### SUPPLIED RECORDS ###

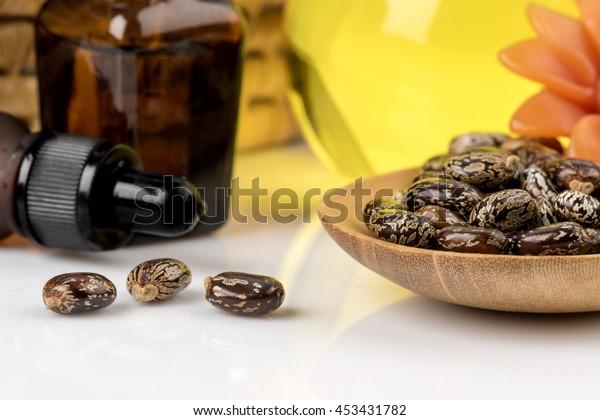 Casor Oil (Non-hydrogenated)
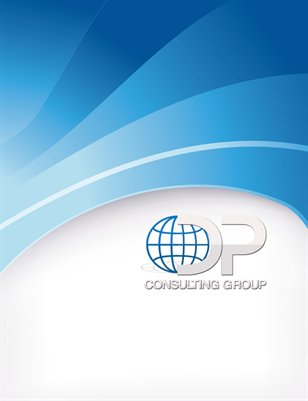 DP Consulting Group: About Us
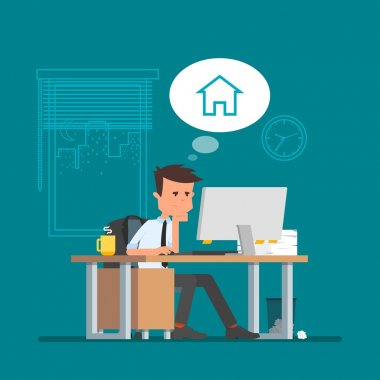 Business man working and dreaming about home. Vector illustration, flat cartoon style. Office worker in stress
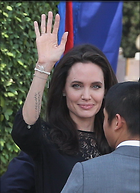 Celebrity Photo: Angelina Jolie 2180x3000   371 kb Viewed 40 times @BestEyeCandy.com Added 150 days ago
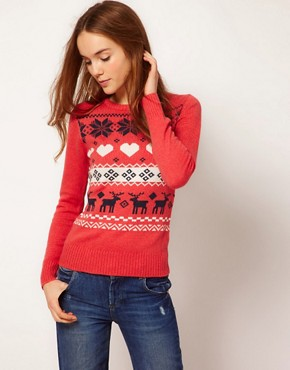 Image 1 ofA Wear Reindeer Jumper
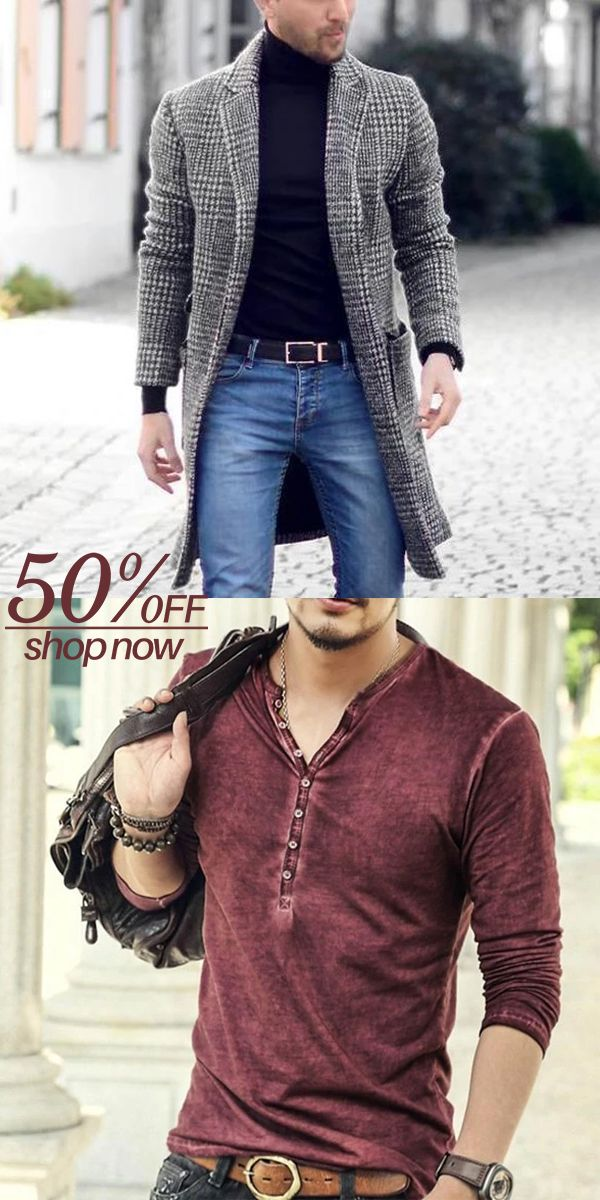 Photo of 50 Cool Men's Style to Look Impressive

###
### SUPPLIED RECORDS ###

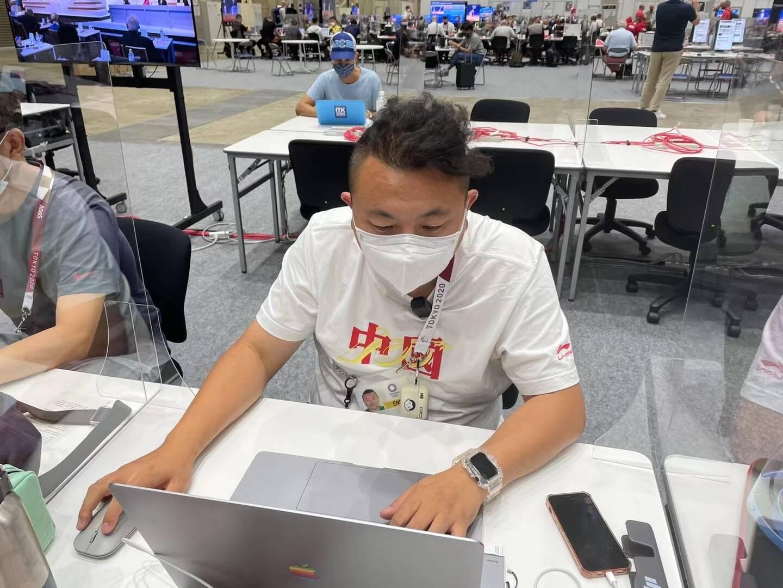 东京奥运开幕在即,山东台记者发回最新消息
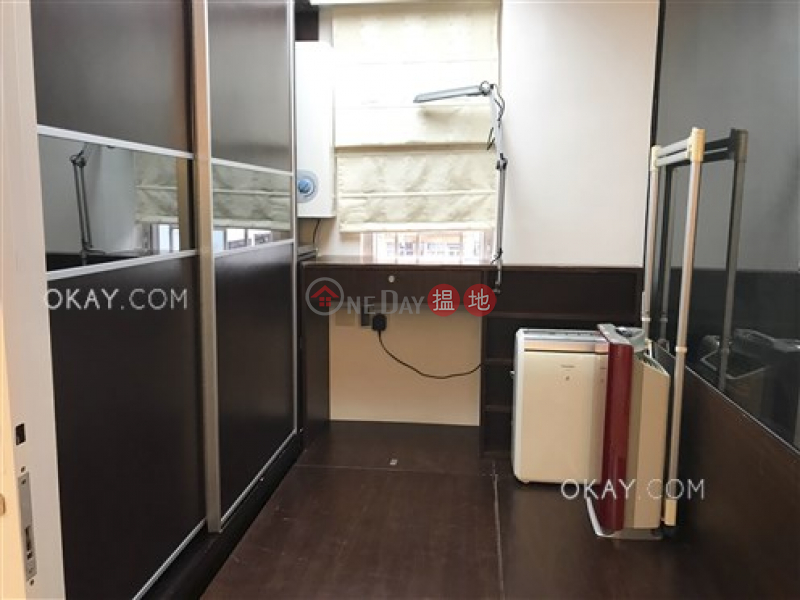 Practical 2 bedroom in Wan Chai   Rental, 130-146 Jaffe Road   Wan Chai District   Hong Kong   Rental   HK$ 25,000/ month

###

> [TASK GOAL] What should come back is an exact copy of the lines above from the line with "Casor Oil (Non-hydrogenated)" to the line with "Photo of 50", both included, minus the pictures.

> [TASK ANSWER]
 Casor Oil (Non-hydrogenated)
 DP Consulting Group: About Us
 Business man working and dreaming about home. Vector illustration, flat cartoon style. Office worker in stress
 Celebrity Photo: Angelina Jolie 2180x3000   371 kb Viewed 40 times @BestEyeCandy.com Added 150 days ago
 Image 1 ofA Wear Reindeer Jumper
 Photo of 50 Cool Men's Style to Look Impressive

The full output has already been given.